Cláusula de contrato entre Copasa e BH gera dúvidas sobre consulta à prefeitura em caso de privatização

Em meio ao debate pela venda da empresa pública ao mercado privado, discussão surge na Câmara dos Vereadores da capital
Agência da Copasa em BH
Governo Zema tenta viabilizar a privatização da Copasa. Foto: Copasa/Divulgação

Uma cláusula do contrato entre a Companhia de Saneamento de Minas Gerais (Copasa) e a Prefeitura de Belo Horizonte (PBH) virou alvo de interpretações conflitantes.

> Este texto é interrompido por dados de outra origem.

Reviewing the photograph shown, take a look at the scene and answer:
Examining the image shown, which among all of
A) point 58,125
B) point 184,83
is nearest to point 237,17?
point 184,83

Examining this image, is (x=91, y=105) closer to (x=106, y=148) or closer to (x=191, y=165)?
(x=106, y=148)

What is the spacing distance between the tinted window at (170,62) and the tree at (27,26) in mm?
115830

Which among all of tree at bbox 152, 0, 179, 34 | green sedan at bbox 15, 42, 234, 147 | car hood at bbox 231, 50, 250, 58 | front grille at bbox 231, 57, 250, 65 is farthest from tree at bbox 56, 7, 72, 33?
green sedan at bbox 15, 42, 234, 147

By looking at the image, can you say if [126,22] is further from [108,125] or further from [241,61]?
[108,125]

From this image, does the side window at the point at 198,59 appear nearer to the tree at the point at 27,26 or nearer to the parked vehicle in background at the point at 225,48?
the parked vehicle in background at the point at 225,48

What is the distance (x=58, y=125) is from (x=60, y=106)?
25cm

O texto determina que o governo do estado precisa submeter à aprovação do município qualquer tentativa de privatizar a empresa. A dúvida é se essa exigência ainda vale na prática.

O dispositivo está na terceira cláusula do Protocolo de Intenções firmado em 2002. Pelo acordo, Minas assume o compromisso formal de “submeter à aprovação do Município de Belo Horizonte qualquer procedimento tendente à privatização da Copasa”.

Parte dos agentes do setor de saneamento acredita que a cláusula tem peso real. O argumento se baseia no caso da Sabesp, em São Paulo. A privatização da estatal paulista só aconteceu depois que as câmaras municipais de São Paulo e Guarulhos aprovaram mudanças nos contratos com a empresa, que continham previsão semelhante.

Outros especialistas discordam. Para esse grupo, a cláusula só teria validade se a prefeitura ainda fosse acionista da Copasa. Como Belo Horizonte vendeu sua participação na empresa em 2009, a exigência de aval municipal teria perdido o efeito.

O debate ganhou força enquanto a Assembleia Legislativa discute a privatização da Copasa e a empresa negocia a renovação do contrato com a capital mineira. Essa renovação é vista como essencial para tornar a estatal atraente ao mercado privado, já que os serviços em Belo Horizonte representam quase metade do valor da companhia.

Pelo que O Fator apurou, a Copasa já ofereceu R$ 1,2 bilhão pela renovação do contrato. A prefeitura quer R$ 1,5 bilhão. Quem comanda a negociação pelo município é o secretário de Governo, Guilherme Daltro. Ele substituiu o secretário-geral Jorge Luiz Schmitt-Prym, homem de confiança do ex-prefeito Fuad Noman, nas tratativas.

No dia 5, a Assembleia derrubou o artigo da Constituição Mineira que obrigava referendo popular para privatizar a Cemig e a Copasa.

Depois da aprovação do texto na Assembleia, vereadores da bancada de esquerda na Câmara de BH apresentaram um projeto que cria plebiscito obrigatório para qualquer privatização dos serviços de água e esgoto em Belo Horizonte. O autor é o vereador Bruno Pedralva (PT). O texto é baseado na cláusula existente no contrato entre Copasa e a prefeitura.

A proposta, porém, tem poucas chances de avançar. Interlocutores avaliam que o presidente da Câmara Municipal, Juliano Lopes (Podemos), não deve dar andamento ao texto, uma vez que é aliado próximo do secretário de Estado de Governo, Marcelo Aro (PP), principal articulador dos projetos de privatização do governo Romeu Zema (Novo) na Assembleia. O avanço do projeto atrapalharia discussões para a venda da empresa pública.